Thursday, April 29, 2021

A TRANSFORMATIVE PRESIDENT

 



Will Joe Biden turn out to the most transformational president since Ronald Reagan?  In just a hundred days he has passed a stimulus predicted to cut child poverty in half, proposed an infrastructure plan designed to both fight climate change and create jobs, and proposed another plan that will increase government spending on child care, including universal pre kindergarten for all children over three. It also  will raise taxes on the rich (and beef up spending on the IRS to go after tax cheats, who are usually rich) to help pay for them.   It seems hard to believe that a long time moderate Democrat who's supported things like the war on drugs in the past is pushing for the largest expansion in government spending on the American people to reduce poverty since Lyndon Johnson in the nineteen sixties (or even Franklin Roosevelt in the nineteen thirties).
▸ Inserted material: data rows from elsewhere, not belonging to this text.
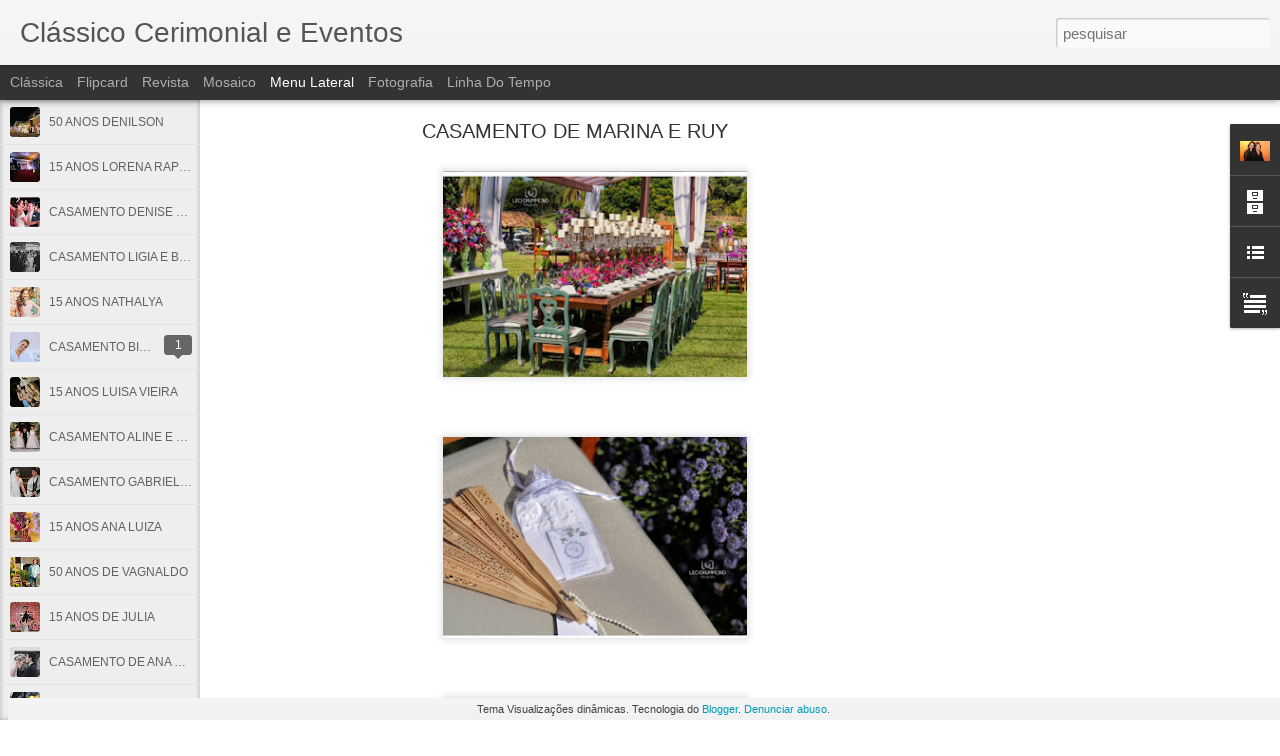

--- FILE ---
content_type: text/javascript; charset=UTF-8
request_url: https://classicocerimonial.blogspot.com/?v=0&action=initial&widgetId=Profile1&responseType=js&xssi_token=AOuZoY7X6hhBxlAZxihZNUcSDB-RVpwCEw%3A1769266267212
body_size: 477
content:
try {
_WidgetManager._HandleControllerResult('Profile1', 'initial',{'title': 'Quem sou eu', 'team': false, 'showlocation': false, 'occupation': '', 'showoccupation': false, 'aboutme': 'Desde 2008 atuando no mercado, o Cl\xe1ssico Cerimonial e Eventos tem por objetivo valorizar sua festa, tornando-a inesquec\xedvel. Formada por uma equipe de profissionais especializados, prima por um bom planejamento e organiza\xe7\xe3o, para que seu evento aconte\xe7a da maneira que voc\xea sonhou, tudo com muita classe e requinte. Desde o planejamento at\xe9 a execu\xe7\xe3o, n\xf3s, do Cl\xe1ssico Cerimonial, procuramos assessorar em todos os aspectos, antes, durante e depois, trazendo com isso tranq\xfcilidade e comodidade.', 'showaboutme': true, 'displayname': 'CL\xc1SSICO CERIMONIAL E EVENTOS', 'profileLogo': '//www.blogger.com/img/logo-16.png', 'hasgoogleprofile': false, 'userUrl': 'https://www.blogger.com/profile/14346694782480761374', 'photo': {'url': '//blogger.googleusercontent.com/img/b/R29vZ2xl/AVvXsEgxUrS-3nhI5IkUjnOMCT_C4GXrUDzwzbUXdNze1vpinhHUI8pKi7JKRV5FdD8517rcIbH2rGmlN3_nwuy3T0YAlTsXhU-Bo6H_yM9EFuP2DwhwizSO2z3LFLdbt0muCd4/s220/IMG_8952.jpg', 'width': 80, 'height': 53, 'alt': 'Minha foto'}, 'viewProfileMsg': 'Ver meu perfil completo', 'isDisplayable': true});
} catch (e) {
  if (typeof log != 'undefined') {
    log('HandleControllerResult failed: ' + e);
  }
}


--- FILE ---
content_type: text/javascript; charset=UTF-8
request_url: https://classicocerimonial.blogspot.com/?v=0&action=initial&widgetId=Profile1&responseType=js&xssi_token=AOuZoY7X6hhBxlAZxihZNUcSDB-RVpwCEw%3A1769266267212
body_size: 557
content:
try {
_WidgetManager._HandleControllerResult('Profile1', 'initial',{'title': 'Quem sou eu', 'team': false, 'showlocation': false, 'occupation': '', 'showoccupation': false, 'aboutme': 'Desde 2008 atuando no mercado, o Cl\xe1ssico Cerimonial e Eventos tem por objetivo valorizar sua festa, tornando-a inesquec\xedvel. Formada por uma equipe de profissionais especializados, prima por um bom planejamento e organiza\xe7\xe3o, para que seu evento aconte\xe7a da maneira que voc\xea sonhou, tudo com muita classe e requinte. Desde o planejamento at\xe9 a execu\xe7\xe3o, n\xf3s, do Cl\xe1ssico Cerimonial, procuramos assessorar em todos os aspectos, antes, durante e depois, trazendo com isso tranq\xfcilidade e comodidade.', 'showaboutme': true, 'displayname': 'CL\xc1SSICO CERIMONIAL E EVENTOS', 'profileLogo': '//www.blogger.com/img/logo-16.png', 'hasgoogleprofile': false, 'userUrl': 'https://www.blogger.com/profile/14346694782480761374', 'photo': {'url': '//blogger.googleusercontent.com/img/b/R29vZ2xl/AVvXsEgxUrS-3nhI5IkUjnOMCT_C4GXrUDzwzbUXdNze1vpinhHUI8pKi7JKRV5FdD8517rcIbH2rGmlN3_nwuy3T0YAlTsXhU-Bo6H_yM9EFuP2DwhwizSO2z3LFLdbt0muCd4/s220/IMG_8952.jpg', 'width': 80, 'height': 53, 'alt': 'Minha foto'}, 'viewProfileMsg': 'Ver meu perfil completo', 'isDisplayable': true});
} catch (e) {
  if (typeof log != 'undefined') {
    log('HandleControllerResult failed: ' + e);
  }
}


--- FILE ---
content_type: text/javascript; charset=UTF-8
request_url: https://classicocerimonial.blogspot.com/?v=0&action=initial&widgetId=Text2&responseType=js&xssi_token=AOuZoY7X6hhBxlAZxihZNUcSDB-RVpwCEw%3A1769266267212
body_size: -65
content:
try {
_WidgetManager._HandleControllerResult('Text2', 'initial',{'content': '\x3ca href\x3d\x22mailto:classicocerimonialeeventos@hotmail.com\x22\x3e\x3cstrong\x3e\x3cspan \x3d\x22\x22  style\x3d\x22color:#cc9933;\x22\x3eclassicocerimonialeeventos@hotmail.com\x3c/span\x3e\x3c/strong\x3e\x3c/a\x3e\x3cspan\x3e\x3cstrong\x3e\x3cspan \x3d\x22\x22  style\x3d\x22color:#cc9933;\x22\x3e (31)98609-0943 / 98744-4132 / 3773-7777\x3c/span\x3e\x3c/strong\x3e\x3cbr /\x3e\x3cbr /\x3e\x3cspan \x3d\x22\x22  style\x3d\x22color:#cc9933;\x22\x3e\x3cbr /\x3e\x3c/span\x3e\x3cbr /\x3e\x3cbr /\x3e\x3cbr /\x3e\x3c/span\x3e\x3cbr /\x3e\x3cbr /\x3e', 'title': ''});
} catch (e) {
  if (typeof log != 'undefined') {
    log('HandleControllerResult failed: ' + e);
  }
}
Is it because the Democratic party has drifted leftward in the past few years?  Or is it just that Biden sees the country's emergence from the pandemic as a chance to push through progressive changes while government spending is suddenly popular?  Probably some of both.  Certainly reporting of the fact that the salaries of that nation's top CEOs have continued to skyrocket during the pandemic has perhaps made the average American more acutely aware of the inequities of our society.

While the future of the infrastructure and childcare bills aren't set (once again, thank Senator Joe Manchin and his love of the filibuster), some version of them should pass in the near future.  All economic indicators indicate that they will create a shift in wealth from the rich to the poor, that, in my opinion, has been a long time coming.

Really, this kind of spending goes to the core of what's wrong with the American brand of free market capitalism: the problem is that the pay you get for your work is not based on the quality or importance of it, but the pure raw dollar value you bring to an employer.  While this works just fine in many jobs (if you're a trained lawyer than you can make a lot of money for a law firm, so they pay you a lot), its when it comes to jobs that are hard to assign a simple dollar value to that things get tricky.  Take daycare workers for example; we all know that they have an important and essential job and perform a service that many parents rely on, and yet, because daycare centers can only charge the parents so much, they can only afford to pay their workers so much.  Meaning that most daycare workers are paid little more than the minimum wage, causing many daycares to struggle to keep a consistent level of care because many of their workers leave for better paying jobs.  Having a  universal government  pre k program that provides decent pay for the workers without charging the parents is really the only solution to this problem.

Quite a  bit has been written about how the Biden spending plan will help to bridge the enormous economic racial gap that exists in American society (and already some Republicans have started griping about so called "reparations"), and while I think that's a good thing, it also should be pointed out just how this will benefit American women.  Along with the most recent plan's call for universal childcare, the infrastructure plan calls for spending on better pay for eldercare workers; these two jobs are overwhelmingly held by women, and have been systematically devalued because of that.  Paying women more for the important work they do is sure to have a positive effect on the country. And having daycare paid for by the government would be an  economic windfall for working mothers. It would be a great benefit all around.  A lot of positive attention has gone to the fact that, for the first time ever, the president gave a state of the union address flanked by a female vice president and speaker of the house; while symbols like that are nice, passing a bill that would improve the lives of millions of women in this country would be even better.

The nice thing about social spending is that once is starts, it becomes popular and people get used to it.  In the nineteen thirties conservatives opposed Social Security, in the sixties they did the same for Medicare.  Now those two programs are so popular that politicians often talk of expanding them.  If both of Biden's tax and spending packages pass, I imagine the same thing will happen.  Honestly, I'm surprised it has taken this long.